Since this is in the physical AI / real-world robotics area, I think the LeRobot Discord is probably the best place to get the most useful follow-up. But here is how I would separate the pieces first, based on what I can check from the public docs, examples, and related issues:
Short version
I think there are three different visualization/debugging questions mixed together here:
| Question |
Tool family |
What it helps with |
| “Is my recorded dataset sane?” |
lerobot-dataset-viz, LeRobot dataset visualizers, Rerun-style episode inspection |
Camera streams, robot states, actions, episode structure |
| “How is training progressing?” |
W&B, Trackio, TensorBoard, CSV/JSONL logs |
Loss, learning rate, grad norm, eval metrics |
| “Will the policy actually work on the robot?” |
Evaluation rollouts, open-loop evaluation, real robot testing, dataset/action sanity checks |
Success rate, action correctness, camera/state/action mismatch |
So I would not treat lerobot-dataset-viz as a replacement for a learning-curve dashboard. It is more of a dataset/episode inspection tool. For learning curves, W&B is the documented path in current LeRobot examples, and Trackio looks like the most relevant Hugging Face-native local/W&B-like alternative, but probably not a confirmed one-flag replacement for lerobot-train yet.
For SmolVLA/SO101 specifically, I would also be careful not to over-trust the loss curve. There are related LeRobot issues where the loss converged and/or W&B plots looked fine, but evaluation success was still 0%. That suggests that for VLA/robotics, the dataset schema, camera setup, state/action definition, normalization/statistics, and rollout evaluation can matter as much as the scalar training curve.
1. First split: dataset visualization vs training metrics
Dataset/episode visualization
LeRobot has dataset visualization tools for looking at recorded episodes. This is useful for checking things like:
- camera frames
- camera names/views
- robot state streams
- action streams
- episode timing
- whether the recorded behavior looks physically plausible
Relevant docs/pages:
This kind of tool answers questions like:
Did I record the right cameras, states, actions, and episodes?

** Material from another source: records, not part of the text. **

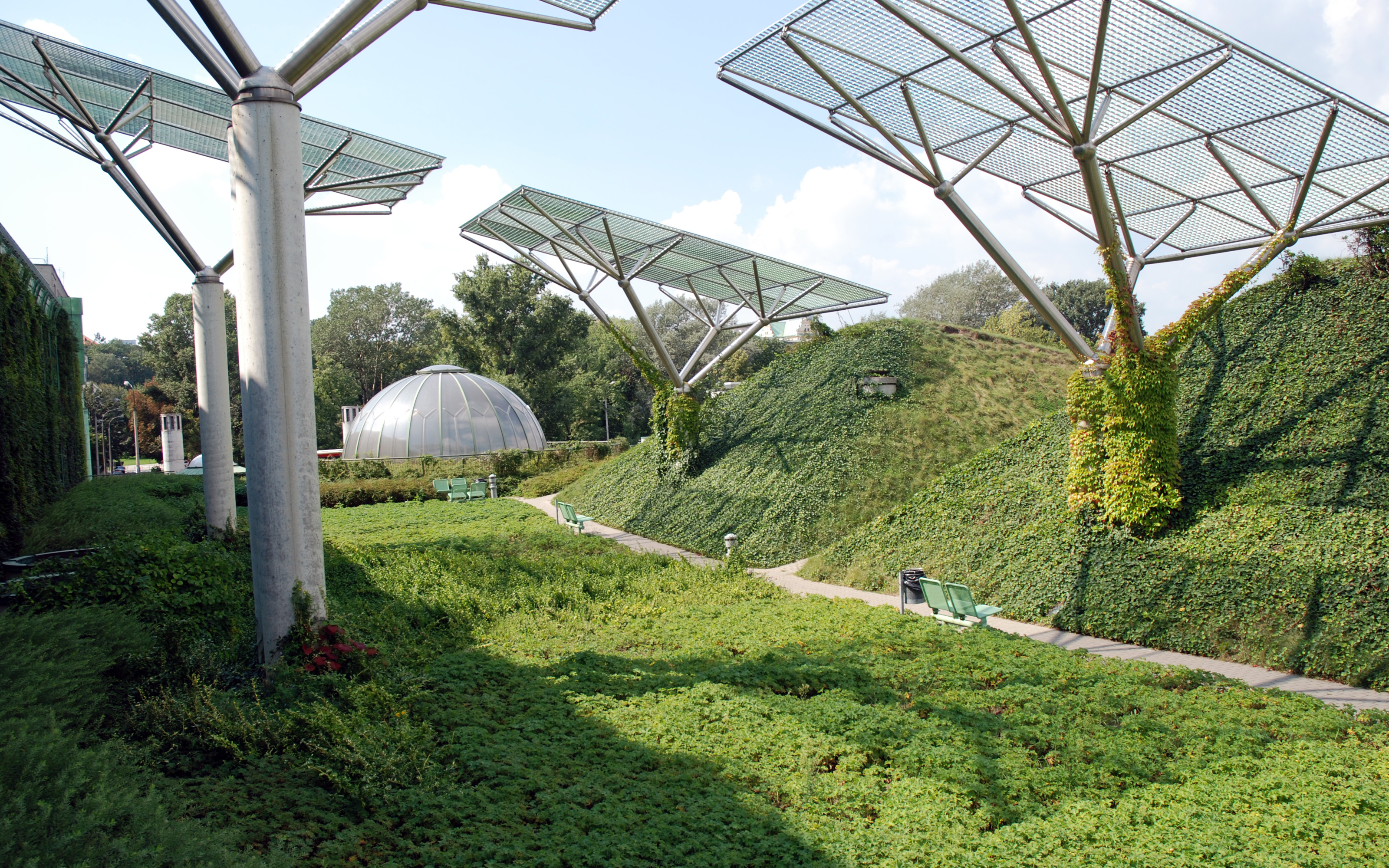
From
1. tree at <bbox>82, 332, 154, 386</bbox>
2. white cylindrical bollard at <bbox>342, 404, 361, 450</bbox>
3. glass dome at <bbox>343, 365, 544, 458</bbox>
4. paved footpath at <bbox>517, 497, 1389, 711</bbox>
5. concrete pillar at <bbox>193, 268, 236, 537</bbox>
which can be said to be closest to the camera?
paved footpath at <bbox>517, 497, 1389, 711</bbox>

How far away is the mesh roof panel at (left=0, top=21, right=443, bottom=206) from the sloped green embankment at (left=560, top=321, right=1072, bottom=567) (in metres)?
9.27

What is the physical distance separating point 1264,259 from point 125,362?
351 ft

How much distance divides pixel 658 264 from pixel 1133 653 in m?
16.4

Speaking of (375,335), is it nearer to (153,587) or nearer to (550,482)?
(550,482)

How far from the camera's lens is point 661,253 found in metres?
19.5

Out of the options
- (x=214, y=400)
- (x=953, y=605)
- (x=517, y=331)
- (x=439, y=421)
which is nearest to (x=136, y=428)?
(x=517, y=331)

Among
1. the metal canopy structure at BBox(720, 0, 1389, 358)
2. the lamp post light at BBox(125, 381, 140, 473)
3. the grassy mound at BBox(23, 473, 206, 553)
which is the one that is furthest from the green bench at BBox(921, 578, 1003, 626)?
the lamp post light at BBox(125, 381, 140, 473)

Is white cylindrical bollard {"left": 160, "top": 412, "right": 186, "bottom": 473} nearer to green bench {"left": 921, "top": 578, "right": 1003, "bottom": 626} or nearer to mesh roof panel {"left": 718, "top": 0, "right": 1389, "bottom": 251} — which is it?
mesh roof panel {"left": 718, "top": 0, "right": 1389, "bottom": 251}

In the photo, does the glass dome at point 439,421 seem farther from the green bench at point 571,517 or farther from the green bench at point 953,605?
the green bench at point 953,605

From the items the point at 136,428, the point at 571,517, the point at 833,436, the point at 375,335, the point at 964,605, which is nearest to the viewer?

It does not directly answer:
Is my loss decreasing over training steps?
Those are different layers.
Training metric visualization
For training curves, the current LeRobot docs show W&B as the normal documented example. In the real-world imitation learning tutorial, wandb.enable=true is described as optional and used for visualizing training plots:
So for training metrics, I would think in terms of:
| Option |
Local? |
Good for |
Caveat |
| W&B |
Not local-first by default |
Mature experiment tracking, training plots, media, artifacts |
Requires W&B setup/login unless using offline mode |
| W&B offline |
Local logging first |
Keeping W&B-style logs without immediate cloud sync |
Still W&B-oriented; dashboard workflow may not be what you want |
| Trackio |
Yes, local-first |
Local scalar curves and lightweight dashboards |
Promising, but not necessarily a full W&B replacement for LeRobot |
| TensorBoard |
Yes |
Classic local scalar curves |
May require adding a writer if not already supported |
| CSV/JSONL logs |
Yes |
Simple, robust, reproducible |
No rich dashboard unless you build/plot one |
2. Trackio may be the HF-native option you were thinking of
If you were remembering a Gradio-based Hugging Face alternative to W&B, I think you may be thinking of Trackio:
Trackio is very relevant here because it is:
- Hugging Face-native
- local-first
- W&B-like
- built around a Gradio dashboard
- designed to log experiment metrics
- able to sync/share through Hugging Face Spaces
The Trackio migration docs say that migrating from W&B is usually simple because Trackio uses W&B-like API syntax. In simple scripts, the idea can be as small as:
import trackio as wandb
wandb.init(project="my-project", name="my-run")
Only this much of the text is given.